#### [PROBLEM]
Make an exact copy of all the records, one that contains none of the pictures.

(PROVIDED ENTRIES Opens)

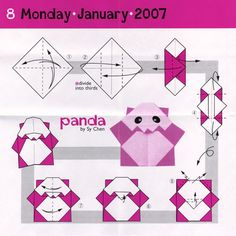 Very Easy Origami Cranepanda Bear
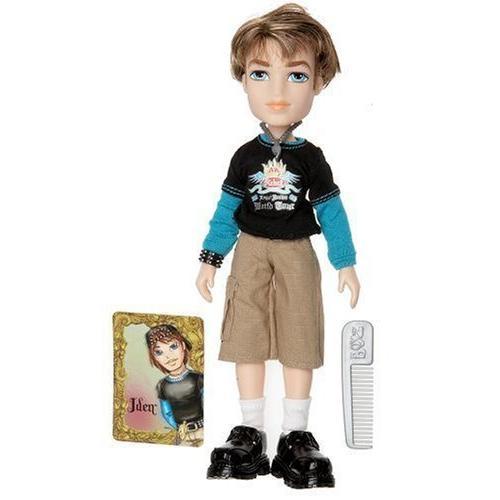 Bratz Boyz Doll--Prince Iden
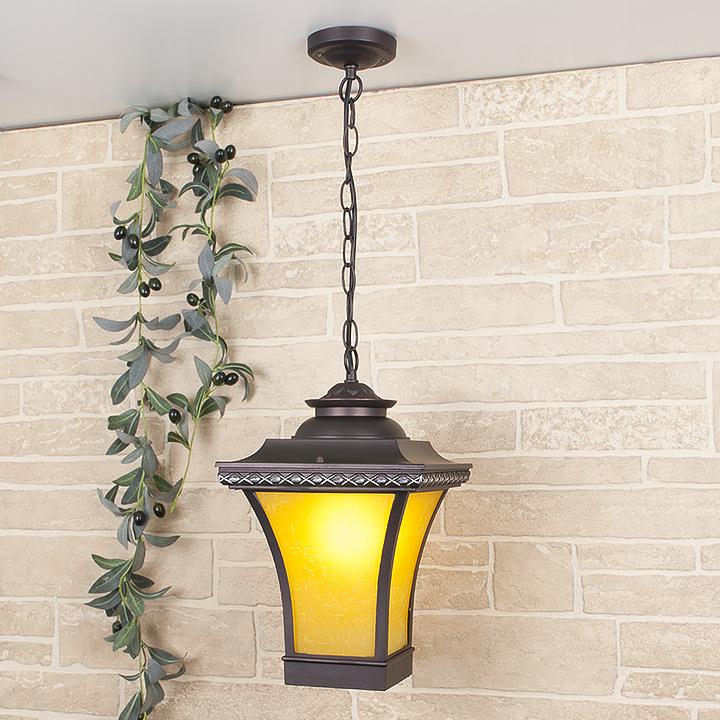 Уличный светильник Libra H венге (подвесной) Е27 1*60W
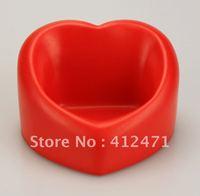 Free shipping Wholesale - High Quality Soft Plush PU foam material 20pcs/lot VALENTINE HEART PHONE HOLDER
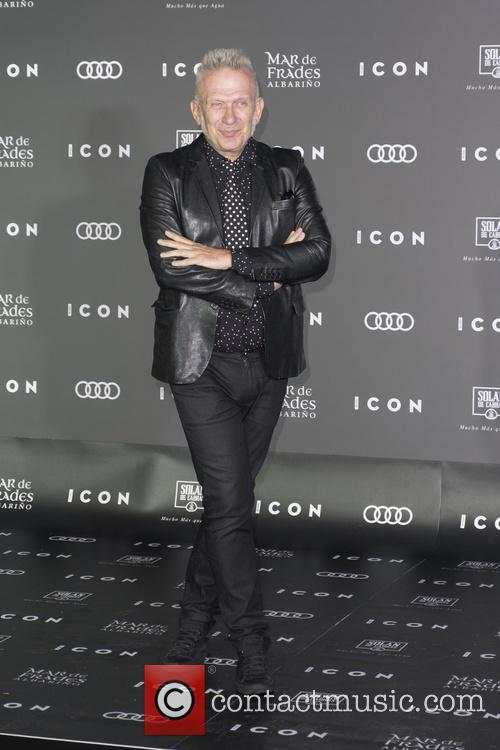Jean Paul Gaultier attends the ICON awards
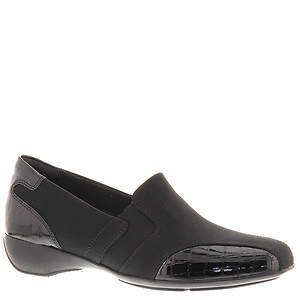 Clarks Noreen Will (Women's)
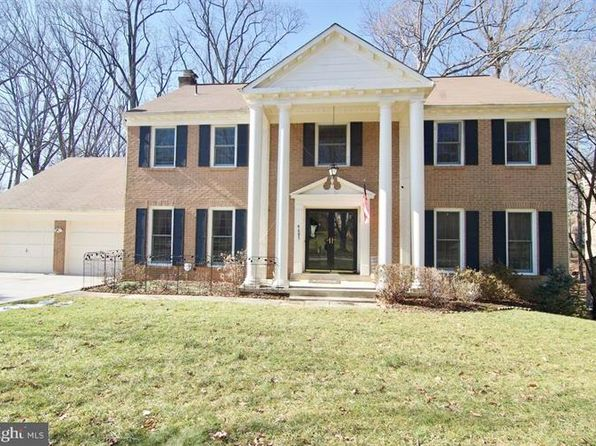 2 Tanager Ct Potomac MD 20854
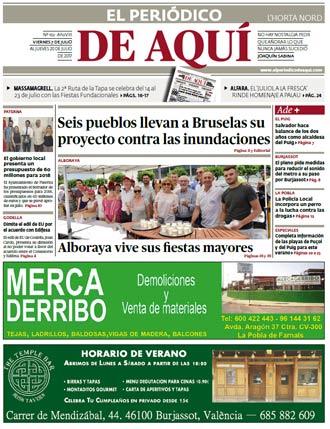 edición pdf 7 Julio 2017 Horta Nord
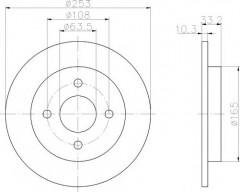 Комплект тормозных дисков TEXTAR 92088403 (2 шт.)
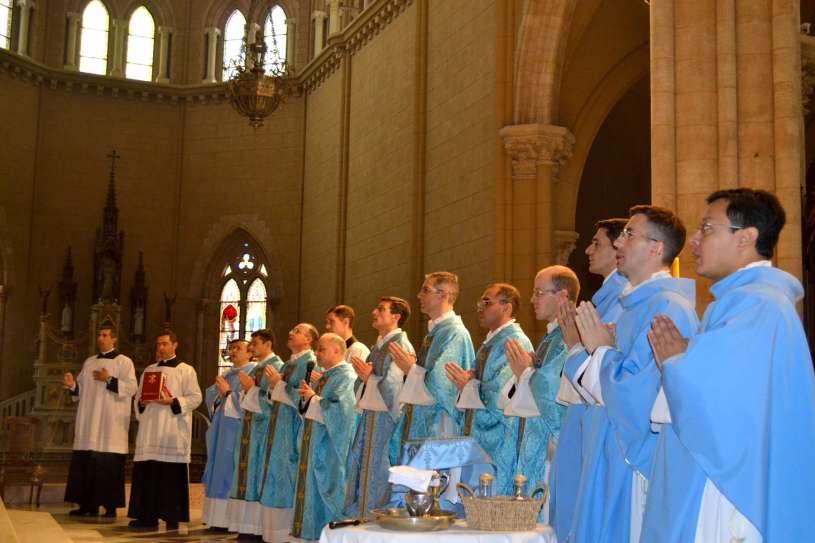 ordenacion-sacerdotal-p.juan-de-dios79
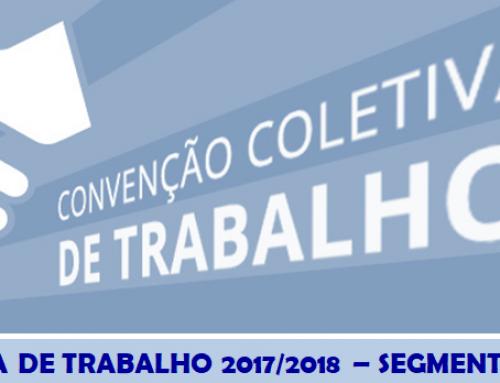 CONVENÇÃO COLETIVA DE TRABALHO 2017/2018 – SEGMENTO ELETROELETRÔNICO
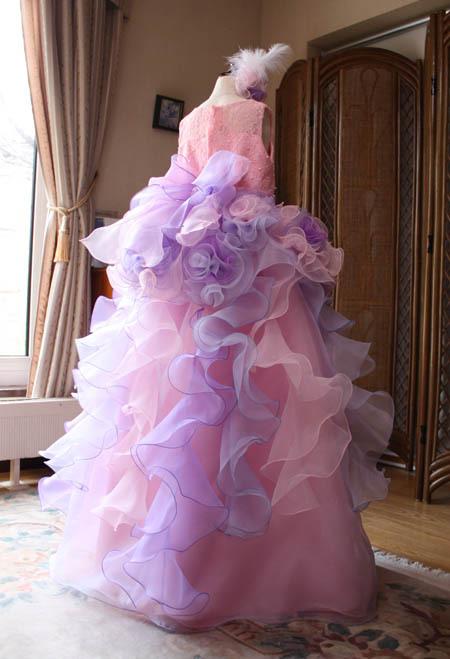 子供ドレス デザイン スカート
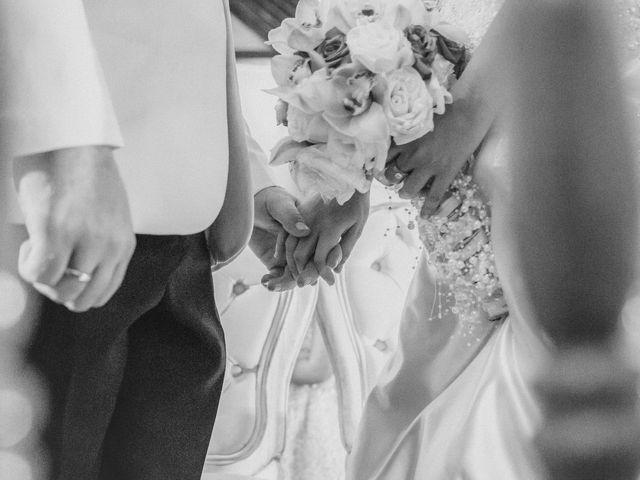 El matrimonio de Andres y Vanessa en Santa Marta, Magdalena 43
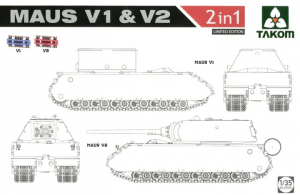 Takom 2050X Maus V1 & V2 (2 in 1) Limited edition 1/35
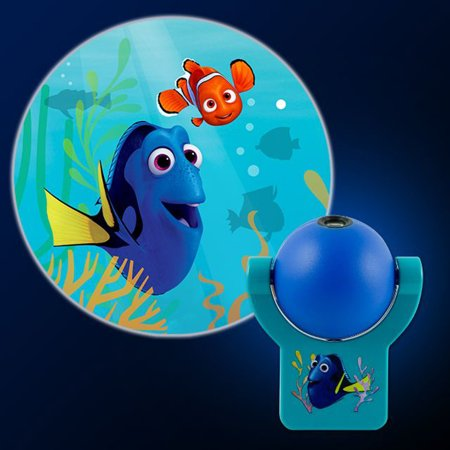 Disney Pixar Finding Dory Led Projectables Plugin Night Light   An Image Of Nemo   Dory Project Out Of Night Light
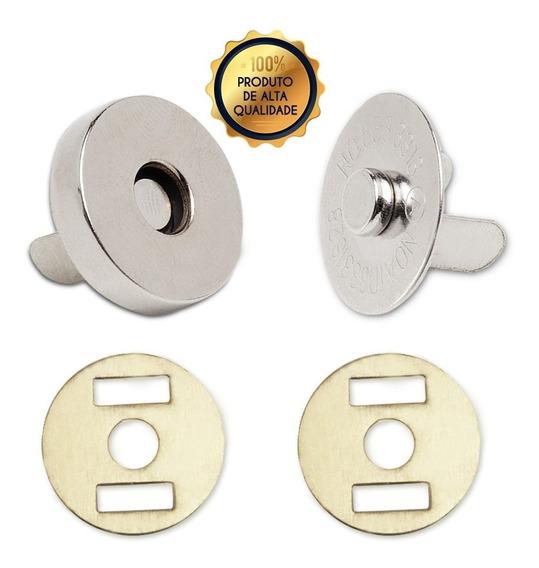 100 Botões Magnéticos Nickel 18mm - Fexo Para Bolsas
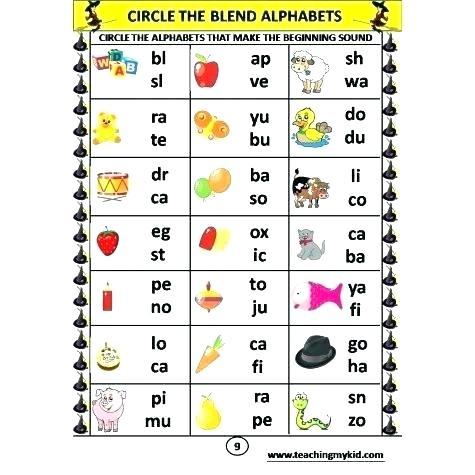 Kindergarten Worksheets To Print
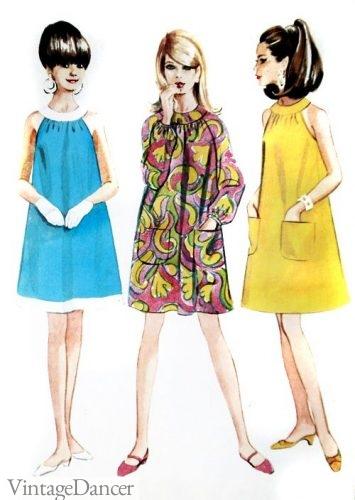 1966 tent dress babydoll dress swing mini dress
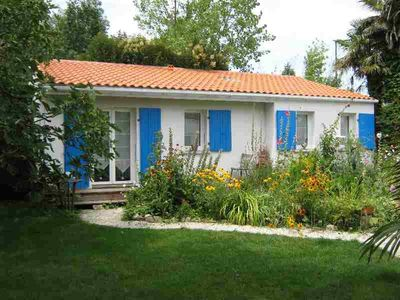 Photo for 1BR House Vacation Rental in Port-Des-Barques, Nouvelle-Aquitaine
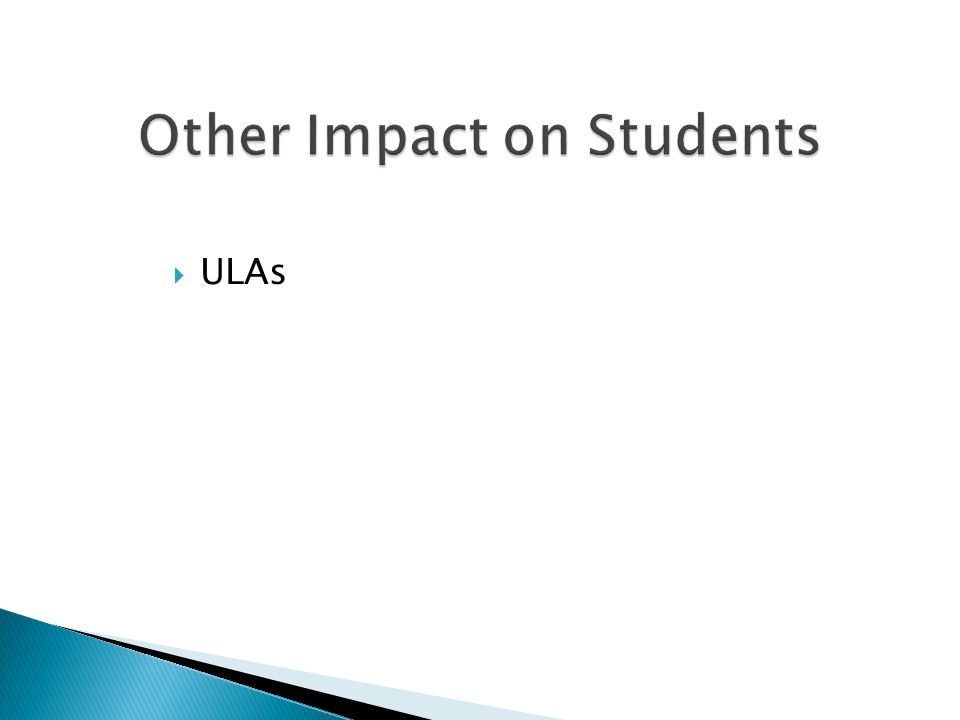 Other Impact on Students  ULAs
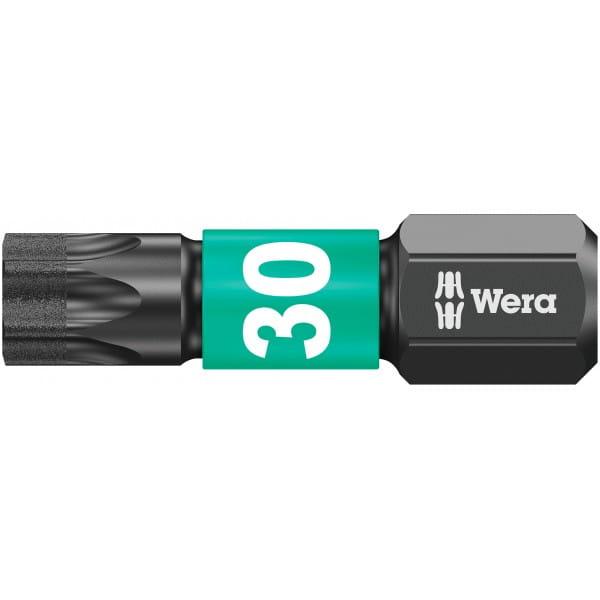 Биты WERA 867/1 IMP DC SB Impaktor TX 30 073926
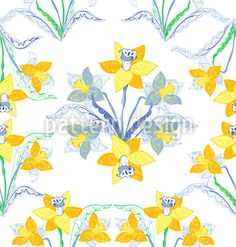 Artful Daffodils designed by Iris Choi, vector download available on patterndesigns.com
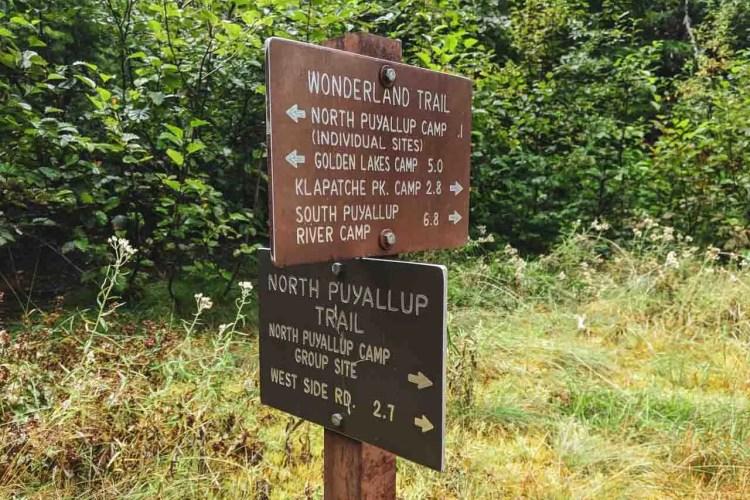 Washington Wonderland Sign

(PROVIDED ENTRIES Closes)

#### [RESPONSE BOX]
 Very Easy Origami Cranepanda Bear
 Bratz Boyz Doll--Prince Iden
 Уличный светильник Libra H венге (подвесной) Е27 1*60W
 Free shipping Wholesale - High Quality Soft Plush PU foam material 20pcs/lot VALENTINE HEART PHONE HOLDER
Jean Paul Gaultier attends the ICON awards
 Clarks Noreen Will (Women's)
 2 Tanager Ct Potomac MD 20854
 edición pdf 7 Julio 2017 Horta Nord
 Комплект тормозных дисков TEXTAR 92088403 (2 шт.)
 ordenacion-sacerdotal-p.juan-de-dios79
 CONVENÇÃO COLETIVA DE TRABALHO 2017/2018 – SEGMENTO ELETROELETRÔNICO
 子供ドレス デザイン スカート
 El matrimonio de Andres y Vanessa en Santa Marta, Magdalena 43
 Takom 2050X Maus V1 & V2 (2 in 1) Limited edition 1/35
 Disney Pixar Finding Dory Led Projectables Plugin Night Light   An Image Of Nemo   Dory Project Out Of Night Light
 100 Botões Magnéticos Nickel 18mm - Fexo Para Bolsas
 Kindergarten Worksheets To Print
 1966 tent dress babydoll dress swing mini dress
 Photo for 1BR House Vacation Rental in Port-Des-Barques, Nouvelle-Aquitaine
 Other Impact on Students  ULAs
 Биты WERA 867/1 IMP DC SB Impaktor TX 30 073926
 Artful Daffodils designed by Iris Choi, vector download available on patterndesigns.com
 Washington Wonderland Sign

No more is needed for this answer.